Task set
A: In the Motif XS thread, which control surface did Eric select in Live?
B: In CDNmusic's first post in the Motif XS thread, rewrite the paragraph beginning "My DAW is Cubase" as a short list that keeps its main facts.
C: Reproduce word for word the stretch of the Motif XS thread from "# Seeking help" through "my Kontakt libraries.".

# Seeking help controlling Kontakt parameters using a Yamaha Motif XS (Mackie Control)



## Eric (Jun 16, 2016)

Just implementing a Yamaha Motif XS8 as my master controller today. It's working great in Ableton Live 9, running in OSX10.10.5. I've set the remote DAW on the Motif to Cubase, and the control surface in Live to Mackie Control. Mapping parameters to most of my vi synths is easy - I just click "configure" on the device, then click whichever parameters within the plugin I'd like to assign, then click on the MIDI box, click the parameter, and move any of the 8 physical faders on the Motif.

My glitch is with Kontakt, since the faders don't appear to be transmitting CC #'s, and because I'm not having any luck clicking on parameters and getting them to appear in the "configure" section below. Would really love to use these good, solid faders with my Kontakt libraries.

Hope I've explained clearly, and hoping someone might have experience working with the Motif, or it seems maybe with any Mackie Control setup, in conjunction with Ableton and Kontakt. Any assistance would be most appreciated, thanks so much!!


----------



## CDNmusic (Jun 16, 2016)

I used an XS for a long time but recently sold it, I'll try to quickly explain how I had it setup. 

My DAW is Cubase, I'd enable the remote control function on the XS to use the faders to control the mixer. If I wanted to use the faders/knobs to control a Kontak instrument I'd switch the XS to master mode which I had configured to transmit different CC values for each fader/knob all transmitting on the midi channel of my preference. Master mode is very versatile and powerful, took some learning but once configured it was as simple as using the learning midi function in a kontakt patch. 

I don't have much time to explain in more detail but I found a lot of help to configure my setup here https://yamahasynth.com/ 

Good luck.


----------



## Eric (Jun 18, 2016)

CDNmusic said:


> I used an XS for a long time but recently sold it, I'll try to quickly explain how I had it setup.
> 
> My DAW is Cubase, I'd enable the remote control function on the XS to use the faders to control the mixer. If I wanted to use the faders/knobs to control a Kontak instrument I'd switch the XS to master mode which I had configured to transmit different CC values for each fader/knob all transmitting on the midi channel of my preference. Master mode is very versatile and powerful, took some learning but once configured it was as simple as using the learning midi function in a kontakt patch.
> 
> ...



Thank you so very much CDN, this is exactly the advise I was looking for!


----------

Collected data
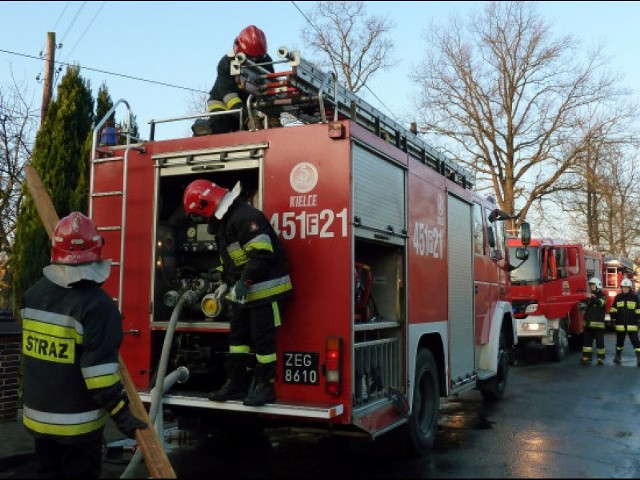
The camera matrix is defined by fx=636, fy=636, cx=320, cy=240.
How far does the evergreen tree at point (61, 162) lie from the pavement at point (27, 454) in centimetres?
352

Task-by-task results
A: Mackie Control.

B:
- The DAW was Cubase, and the remote control function on the XS let the faders control the mixer.
- To control an instrument in Kontakt, the XS was switched to master mode.
- Master mode was configured so each fader and knob sent a different CC value, all on the MIDI channel of choice.
- Master mode is versatile and powerful and took some learning.
- Once it was configured, the setup only required the MIDI learn function in a Kontakt patch.

C:
# Seeking help controlling Kontakt parameters using a Yamaha Motif XS (Mackie Control)



## Eric (Jun 16, 2016)

Just implementing a Yamaha Motif XS8 as my master controller today. It's working great in Ableton Live 9, running in OSX10.10.5. I've set the remote DAW on the Motif to Cubase, and the control surface in Live to Mackie Control. Mapping parameters to most of my vi synths is easy - I just click "configure" on the device, then click whichever parameters within the plugin I'd like to assign, then click on the MIDI box, click the parameter, and move any of the 8 physical faders on the Motif.

My glitch is with Kontakt, since the faders don't appear to be transmitting CC #'s, and because I'm not having any luck clicking on parameters and getting them to appear in the "configure" section below. Would really love to use these good, solid faders with my Kontakt libraries.